- PROBLEM TO WORK ON
Write out the data word for word and omit every picture.

(Stored data entries)
------------
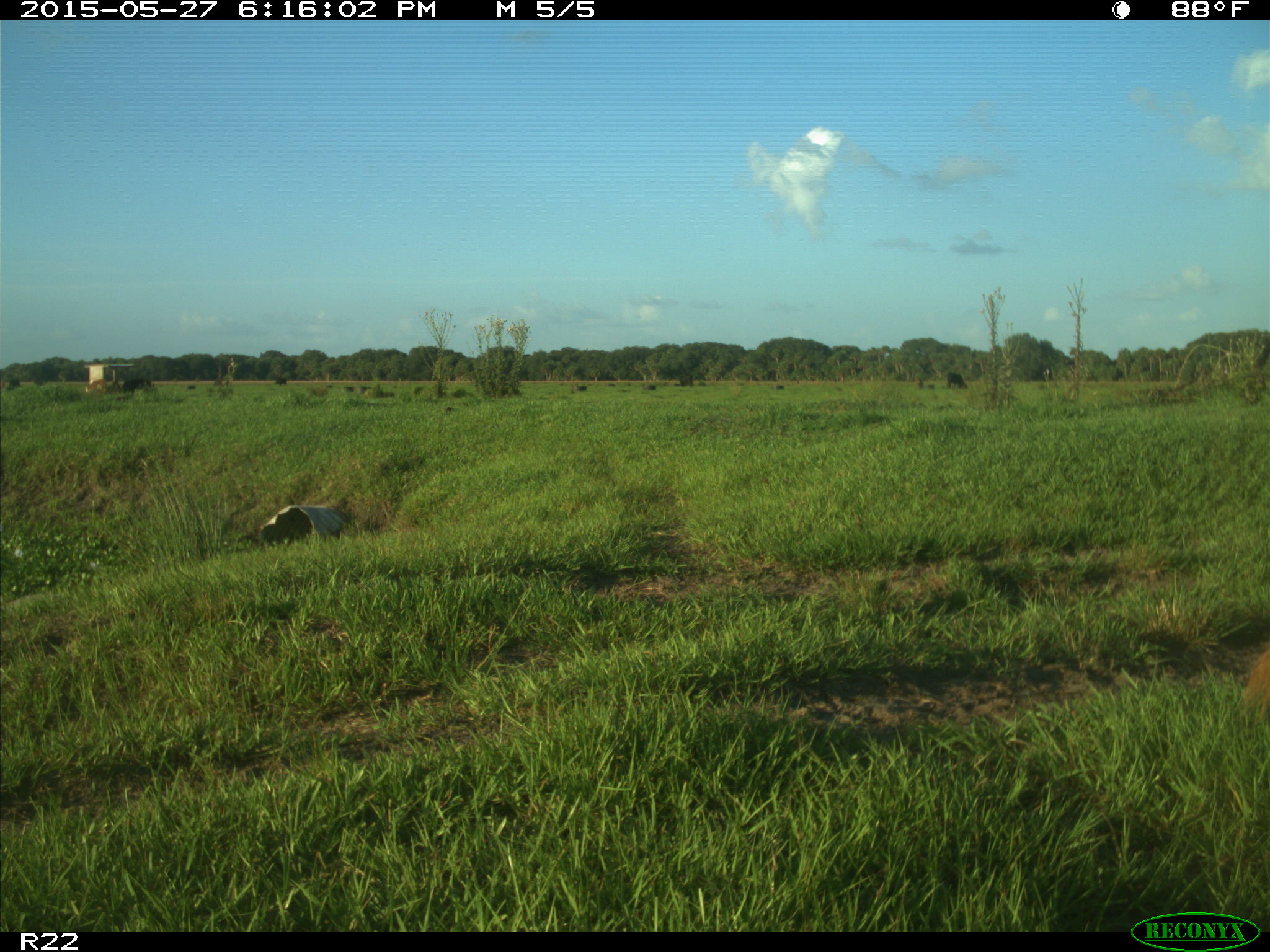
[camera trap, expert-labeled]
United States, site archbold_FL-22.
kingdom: Animalia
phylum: Chordata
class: Mammalia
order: Artiodactyla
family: Bovidae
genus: Bos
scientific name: Bos taurus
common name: domestic cow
Bos taurus (domestic cow).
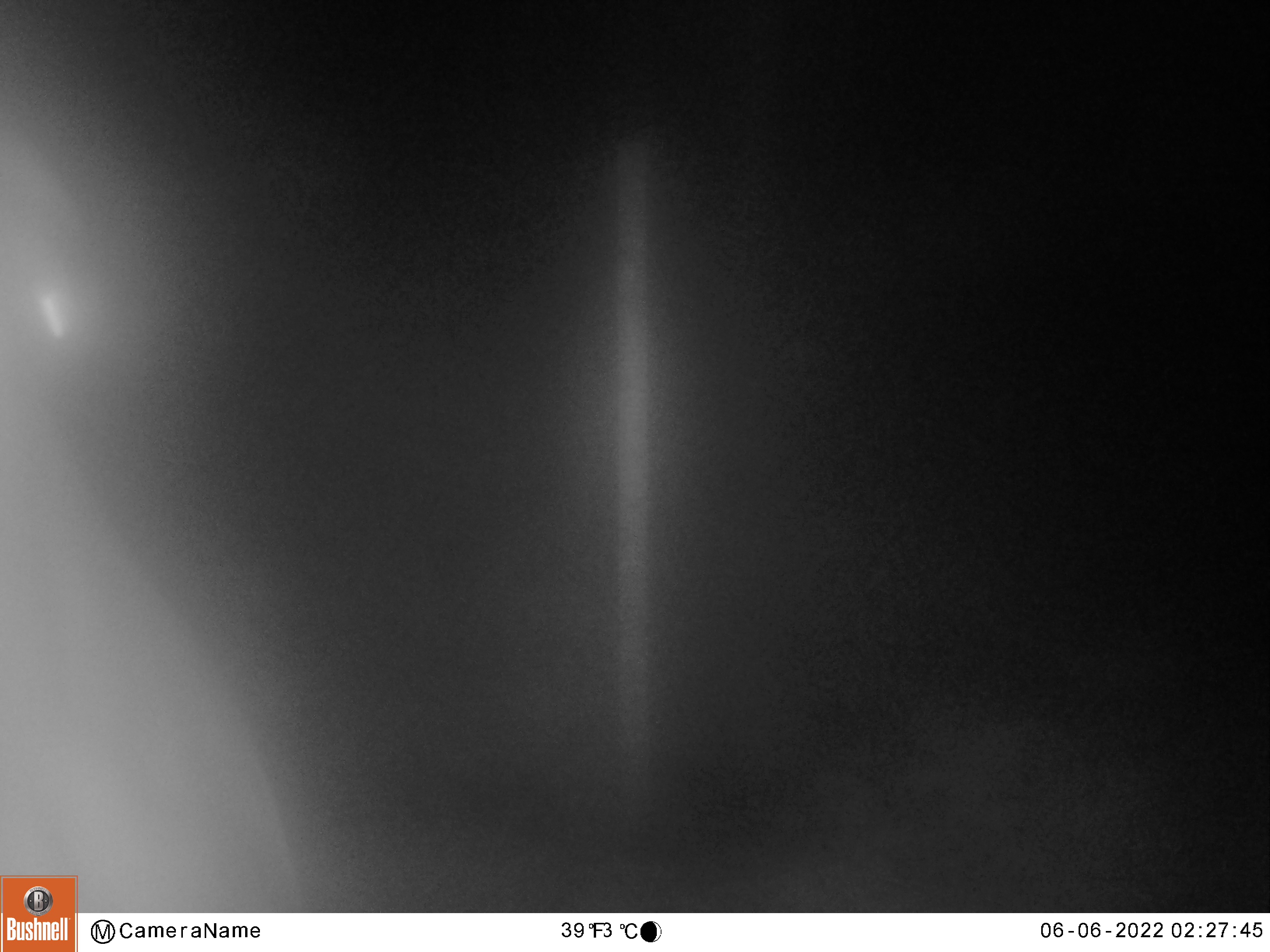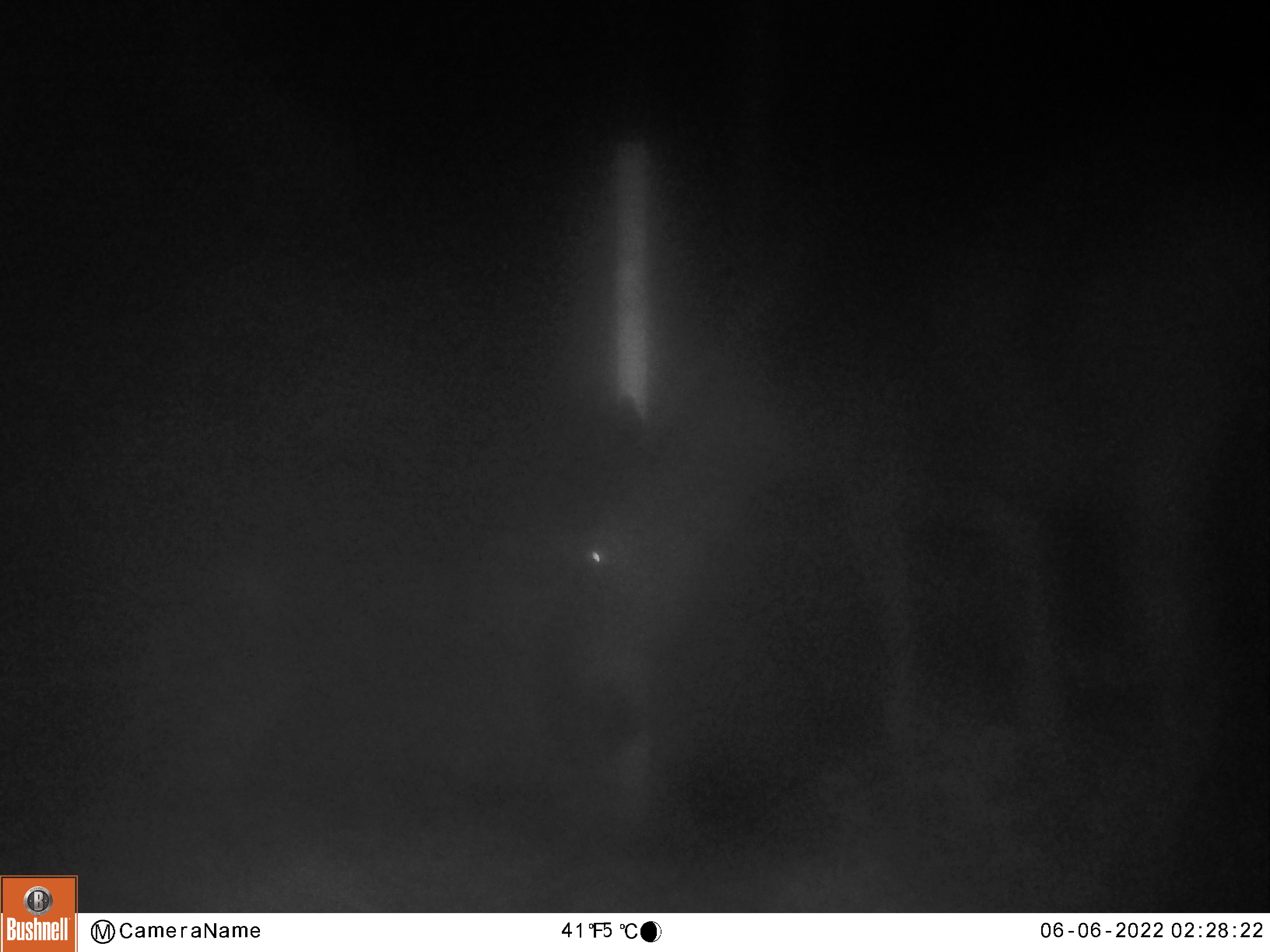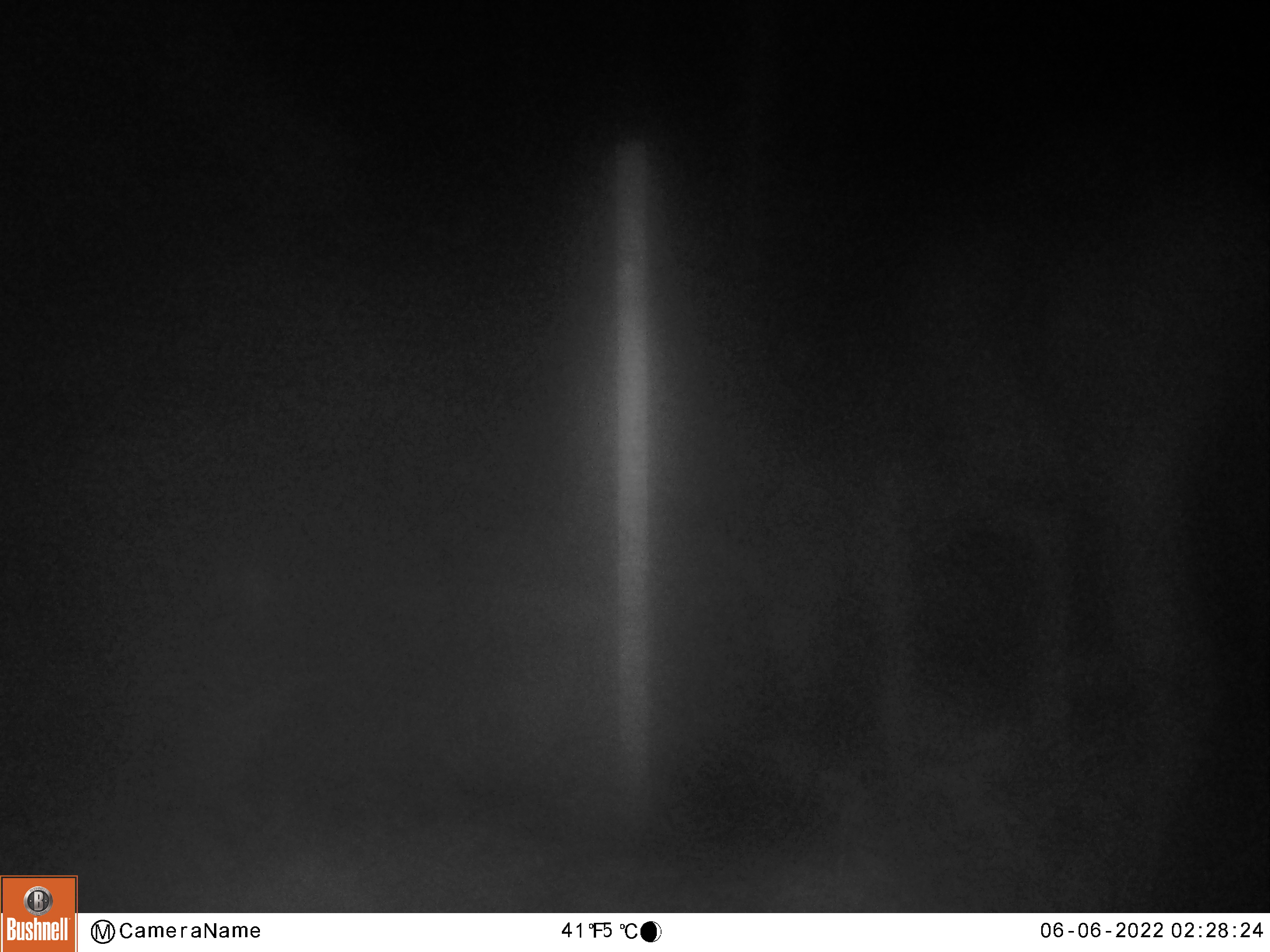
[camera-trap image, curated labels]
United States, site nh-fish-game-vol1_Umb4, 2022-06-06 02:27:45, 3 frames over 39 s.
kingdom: Animalia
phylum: Chordata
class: Mammalia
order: Artiodactyla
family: Cervidae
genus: Alces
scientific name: Alces alces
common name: moose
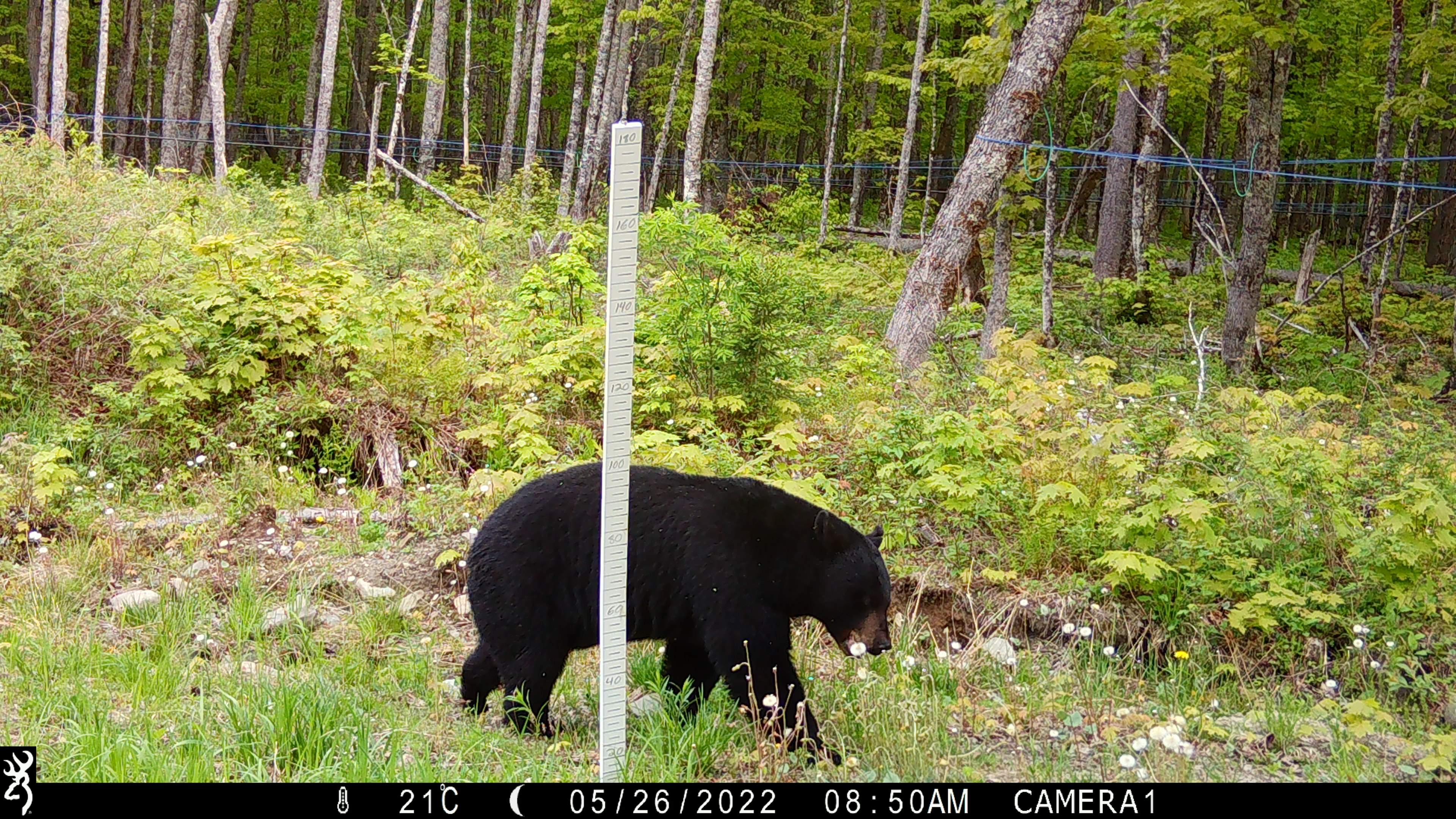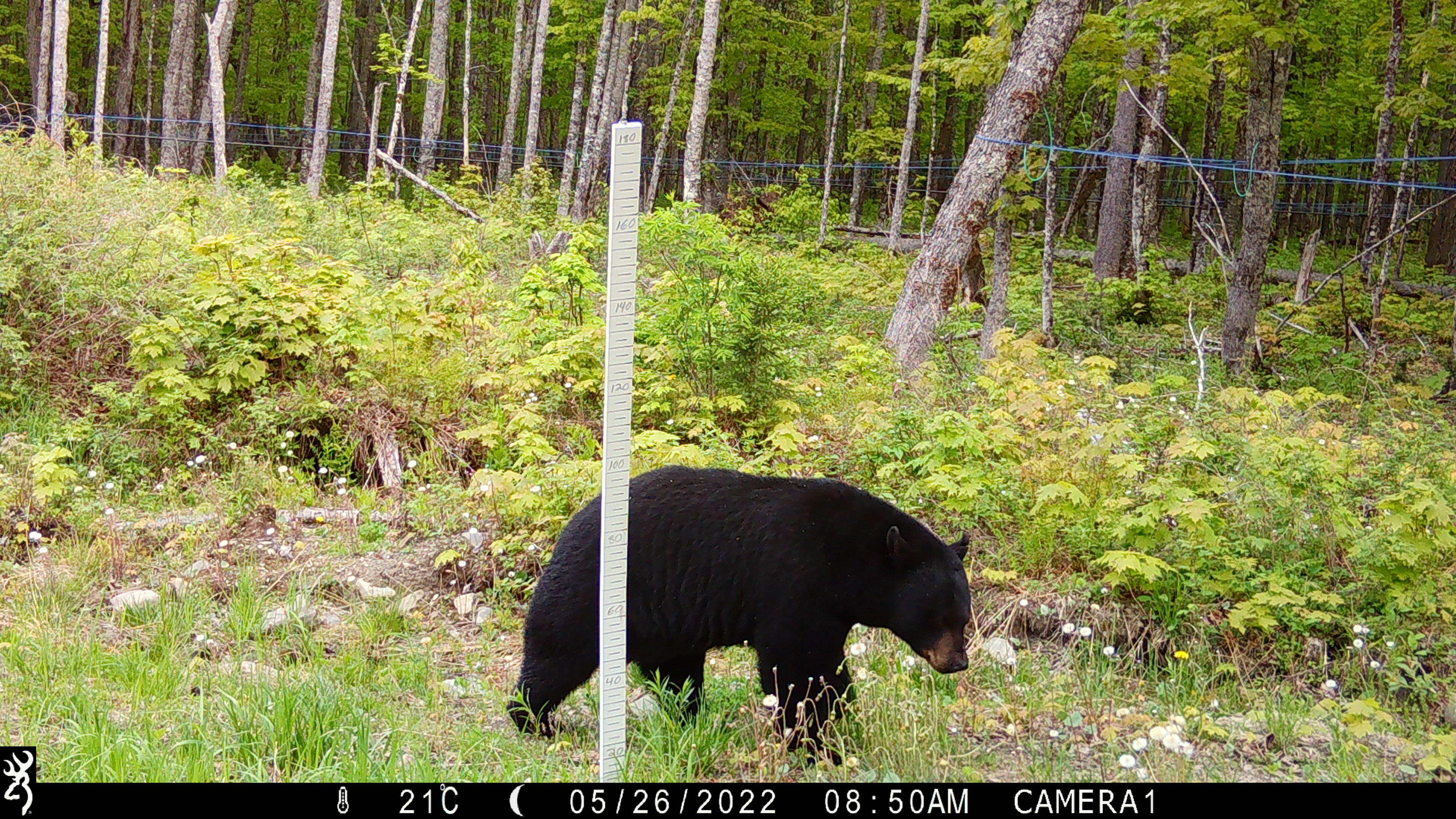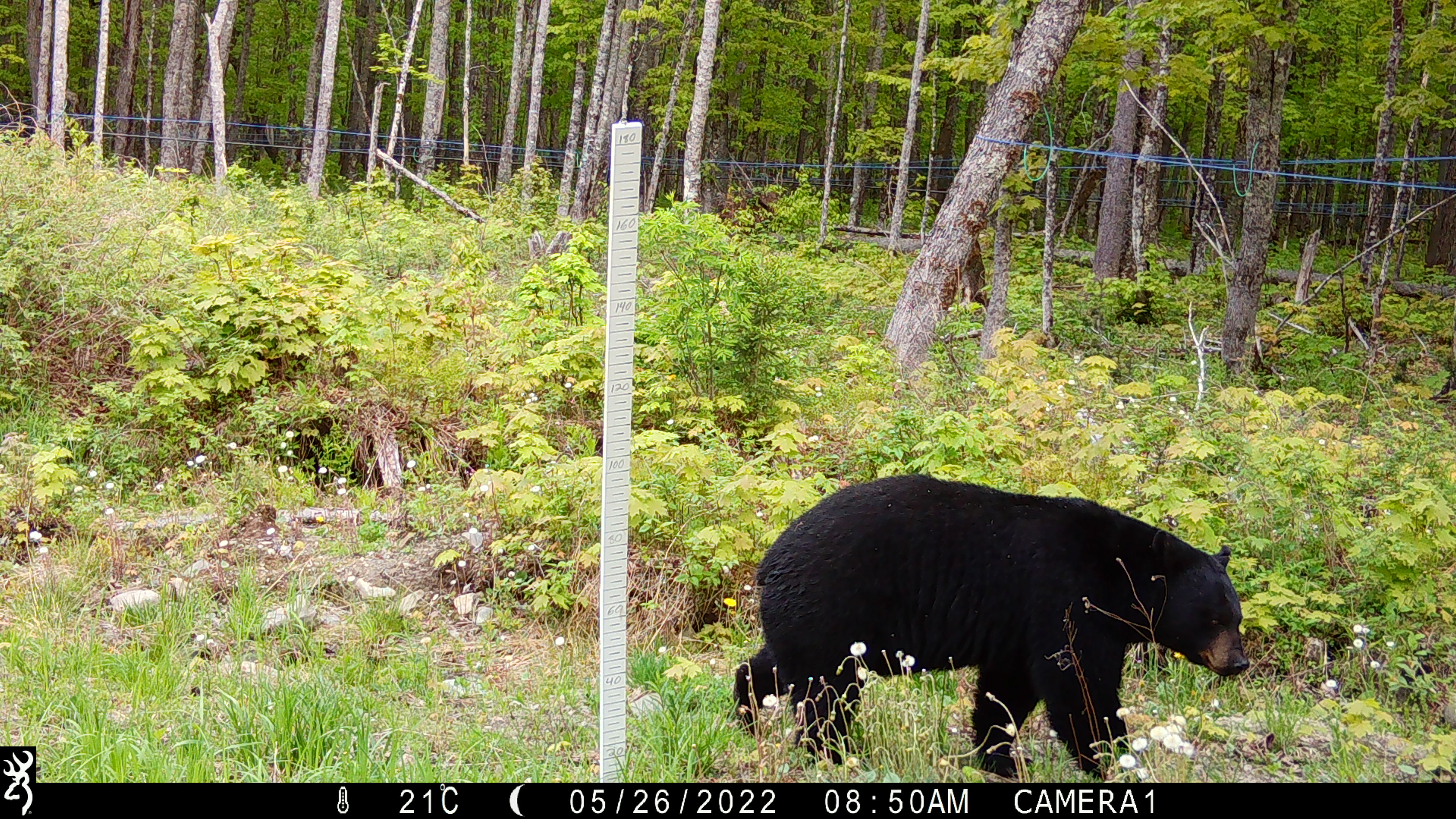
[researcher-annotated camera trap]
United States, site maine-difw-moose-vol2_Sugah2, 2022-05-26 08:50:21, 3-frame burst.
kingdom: Animalia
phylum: Chordata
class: Mammalia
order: Carnivora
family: Ursidae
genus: Ursus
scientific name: Ursus americanus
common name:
------------
- ANSWER BOX
[camera trap, expert-labeled]
United States, site archbold_FL-22.
kingdom: Animalia
phylum: Chordata
class: Mammalia
order: Artiodactyla
family: Bovidae
genus: Bos
scientific name: Bos taurus
common name: domestic cow
Bos taurus (domestic cow).
[camera-trap image, curated labels]
United States, site nh-fish-game-vol1_Umb4, 2022-06-06 02:27:45, 3 frames over 39 s.
kingdom: Animalia
phylum: Chordata
class: Mammalia
order: Artiodactyla
family: Cervidae
genus: Alces
scientific name: Alces alces
common name: moose
[researcher-annotated camera trap]
United States, site maine-difw-moose-vol2_Sugah2, 2022-05-26 08:50:21, 3-frame burst.
kingdom: Animalia
phylum: Chordata
class: Mammalia
order: Carnivora
family: Ursidae
genus: Ursus
scientific name: Ursus americanus
common name:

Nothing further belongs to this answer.